I've gtg now - i'll work on the second later

You should probably have read the thread to avoid looking dim.

 

[Monkey Puzzle]

Hey guys

Simple maths question but it's playing with me


Picking 2 random numbers, between 0 and 99 (range of 100).

What's the probability in them both being the same? What's the maths?

If we pick 3 random numbers, what's the probability of 2 being the same? Again what's the equation?

Trying to figure out if picking random numbers for some program is a good idea

The first part is 1/100.

The last part: I'm presuming you want precisely 2 matching number. In which case you use the binomial equation I think.

 

[neon.uk]

You should probably have read the thread to avoid looking dim.

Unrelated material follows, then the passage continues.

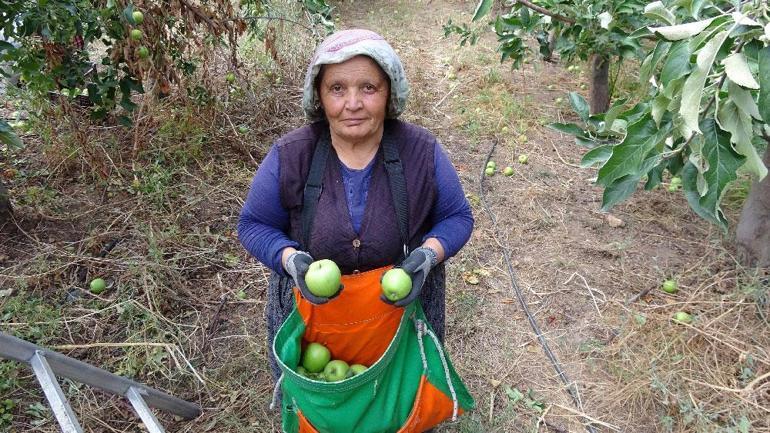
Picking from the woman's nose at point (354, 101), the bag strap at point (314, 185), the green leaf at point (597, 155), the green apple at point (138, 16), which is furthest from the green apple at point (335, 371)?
the green apple at point (138, 16)

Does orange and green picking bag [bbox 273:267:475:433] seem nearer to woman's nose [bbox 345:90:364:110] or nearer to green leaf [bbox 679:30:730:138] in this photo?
woman's nose [bbox 345:90:364:110]

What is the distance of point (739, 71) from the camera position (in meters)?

I know. As soon as i walked out the door i knew the mistake i'd made. The probability of picking the first number is 1/1 as any number can be picked, so sorry, yes, it is 1/100 time to edit my post XD. GCSE maths a year early - god i should have spotted that .

 

[EffBee]

Hey guys

Simple maths question but it's playing with me


Picking 2 random numbers, between 0 and 99 (range of 100).

What's the probability in them both being the same? What's the maths?

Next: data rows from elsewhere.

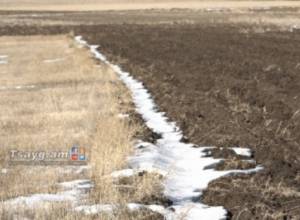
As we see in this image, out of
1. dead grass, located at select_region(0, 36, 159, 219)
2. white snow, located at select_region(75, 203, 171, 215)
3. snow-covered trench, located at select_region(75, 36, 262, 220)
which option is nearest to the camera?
white snow, located at select_region(75, 203, 171, 215)

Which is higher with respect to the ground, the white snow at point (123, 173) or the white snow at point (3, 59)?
the white snow at point (123, 173)

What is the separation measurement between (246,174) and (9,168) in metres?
3.67

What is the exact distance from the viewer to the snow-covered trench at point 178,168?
25.0 ft

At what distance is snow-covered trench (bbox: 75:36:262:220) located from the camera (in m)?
7.63

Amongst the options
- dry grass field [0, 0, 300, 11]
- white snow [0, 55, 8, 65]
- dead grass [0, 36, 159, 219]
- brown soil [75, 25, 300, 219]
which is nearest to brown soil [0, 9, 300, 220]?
brown soil [75, 25, 300, 219]

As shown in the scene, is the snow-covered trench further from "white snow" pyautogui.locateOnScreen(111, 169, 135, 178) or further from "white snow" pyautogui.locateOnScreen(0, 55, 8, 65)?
"white snow" pyautogui.locateOnScreen(0, 55, 8, 65)

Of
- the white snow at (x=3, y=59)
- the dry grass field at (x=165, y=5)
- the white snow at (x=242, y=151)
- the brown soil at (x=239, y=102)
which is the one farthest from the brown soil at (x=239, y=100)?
the dry grass field at (x=165, y=5)

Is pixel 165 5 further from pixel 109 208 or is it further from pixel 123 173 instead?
pixel 109 208

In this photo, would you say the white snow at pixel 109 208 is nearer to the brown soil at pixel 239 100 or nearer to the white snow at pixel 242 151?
the brown soil at pixel 239 100

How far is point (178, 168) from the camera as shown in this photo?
9797 mm

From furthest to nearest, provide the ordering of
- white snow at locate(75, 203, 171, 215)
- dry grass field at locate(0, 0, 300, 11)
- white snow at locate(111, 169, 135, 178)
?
dry grass field at locate(0, 0, 300, 11) → white snow at locate(111, 169, 135, 178) → white snow at locate(75, 203, 171, 215)

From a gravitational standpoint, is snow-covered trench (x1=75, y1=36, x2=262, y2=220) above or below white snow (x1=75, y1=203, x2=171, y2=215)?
below

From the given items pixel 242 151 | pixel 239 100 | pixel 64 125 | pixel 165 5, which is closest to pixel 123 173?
pixel 242 151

If we pick 3 random numbers, what's the probability of 2 being the same? Again what's the equation?

Trying to figure out if picking random numbers for some program is a good idea

Probability is a wonderful thing from what I remember at school. You have to couch your question exactly. Do you mean at least two numbers the same or precisely two numbers the same. Any number or specific number?

I think for this you have to look at the three cases: 1st and 2nd same, third different; 1st and third same second different; 2nd and third same, first different.

I haven't done this stuff for thirty years and I'm glad. My head hurts just thinking about this simple example.

I am very happy to be corrected by anyone who thinks this is wrong

 

[DaveF]

I think for this you have to look at the three cases: 1st and 2nd same, third different; 1st and third same second different; 2nd and third same, first different.

If you want the probability of a duplicate, just find the probability P that all 3 are different and your answer is 1-P.

If you want the probability that exactly 2 are the same, you're basically right, but you should be able to convince yourself that all 3 cases have the same probability, so you can just calc one of them and multiply by 3.

 

[Nash]

Incorrect. 1:100

No, not that either in this instance. He already said a predetermined number is found so there's no version of the first iteration in the OP this time. The number is 47. There's a 1 in 100 chance of it being 47 if you pick a random number from 100 choices. If it's 47 on the second random chance it'd be 1 in a 100 times the previous iteration so 1 in 100,000 actually.

 

[ErNciLator]

aha cool in the end i got to

prob of 2 matching = 1-(99/100)^(n(n-1))/2

where n is the number of numbers picked (bit of google, bit of asking)